Claro que, na maioria das vezes, devido ao nosso dia a dia, estamos apenas cansados e bastaria algumas noites bem dormidas para nos recuperarmos. No caso, estou me referindo a insatisfação persistente (no trabalho e nos relacionamentos, principalmente). O condutor da igreja Campinas, em sua palestra (Jornal Tenri de julho 2017) disse: Em nossa caminhada na vida, como seres sociais que somos, temos que conviver com todo tipo de pessoas. Algumas nos são agradáveis, mas outras nem tanto. Porém, é desejo de Deus que convivamos com harmonia.
Lendo os episódios do livro Episódios da Vida de Oyassama, sobre mestre Lin Massui, seguidora de Oyassama, refleti.
No episódio 45 temos, “A salvação do homem segue esse mesmo princípio. Devem esticar as rugas do espírito com a razão da palavra. O espírito se ficar também cheio de rugas, seria tal como papel higiênico. Salvar dessa condição, sem jogá-lo é a razão desse caminho”.
E, no episódio 46 temos,
Certo dia, um devoto oferendou um grande peixe. Após a oferenda, Shuji pediu a Lin que o preparasse. Ela procurou uma faca para peixe, mas não a encontrou. Shuji disse-lhe: “Lin, procura uma faca? Na cozinha há uma faca grande. “Prepare o peixe com ela”. Não havia faca adequada para peixe.
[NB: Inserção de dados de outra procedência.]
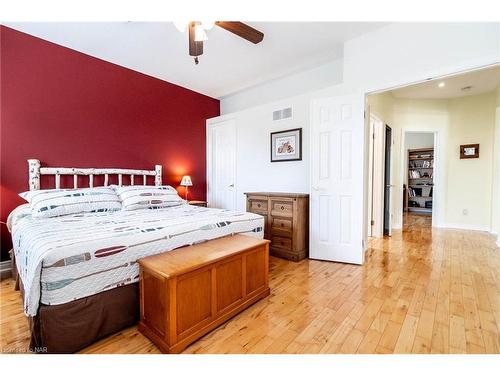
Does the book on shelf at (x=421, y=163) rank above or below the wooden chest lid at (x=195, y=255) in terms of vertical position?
above

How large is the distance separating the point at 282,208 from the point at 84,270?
2274 mm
Lin ficou sentida com essa situação e pediu folga e voltou para Kawati. Era justamente dia de feira livre em Yao. Foi imediatamente para lá e comprou vários tipos de facas, uma tesoura etc. Regressou à residência, levando-as de presente. Shuji e Matsue ficaram muito contentes. Shuji disse: “Mostrarei à avó essas coisas tão excelentes, venha comigo”. Ao se apresentar, Lin agradeceu-lhe pela folga. Oyassama aceitou o oferecimento e manifestou-se contente:
“Lin, você sempre se preocupa com tudo, não? Estou muito agradecida.”
Diz-se que Lin chorou de emoção diante de tão gratas palavras, curvando-se até tocar a testa no tatame.
Embora Oyassama tenha nos alertado sobre o desperdício de material, o outro aspecto é sobre a alma humana. Sobre a alma humana, Oyassama nos deixou o legado da vida-modelo. Se colocarmos na nossa mente que nos textos não há qualquer erro e que realmente são suficientes, começaremos a entender a importância da realização do Serviço Sagrado e da ministração do Sazuke.
Vou explicar o ponto de vista. Voltando aos episódios sobre Lin Massui, fica claro que somente a Mãe da Humanidade sabia exatamente sobre tudo que ela passou na vida, seus desejos e suas angústias e, nas palavras de Oyassama dirigidas a ela, expressava exatamente esse sentimento de compreensão plena.
Na vida, convivendo com outras pessoas, podemos sentir como um papel amassado, sem utilidade e sem valor. Oyassama transformou vadios em trabalhadores apenas dirigindo-lhes palavras afetuosas como: “Obrigada pelos seus esforços”. Regenerou ladrões com seu espírito amplo e perdoando o ladrão dizendo: “deve ter feito levado pela pobreza. Lamento por este espírito.”
Assim, ao servir à Oyassama, dedicando ao Serviço Sagrado e à salvação, através do dom do Sazuke, com certeza teremos uma compreensão mais profunda dos ensinamentos e nunca nos sentiremos como um papel amassado.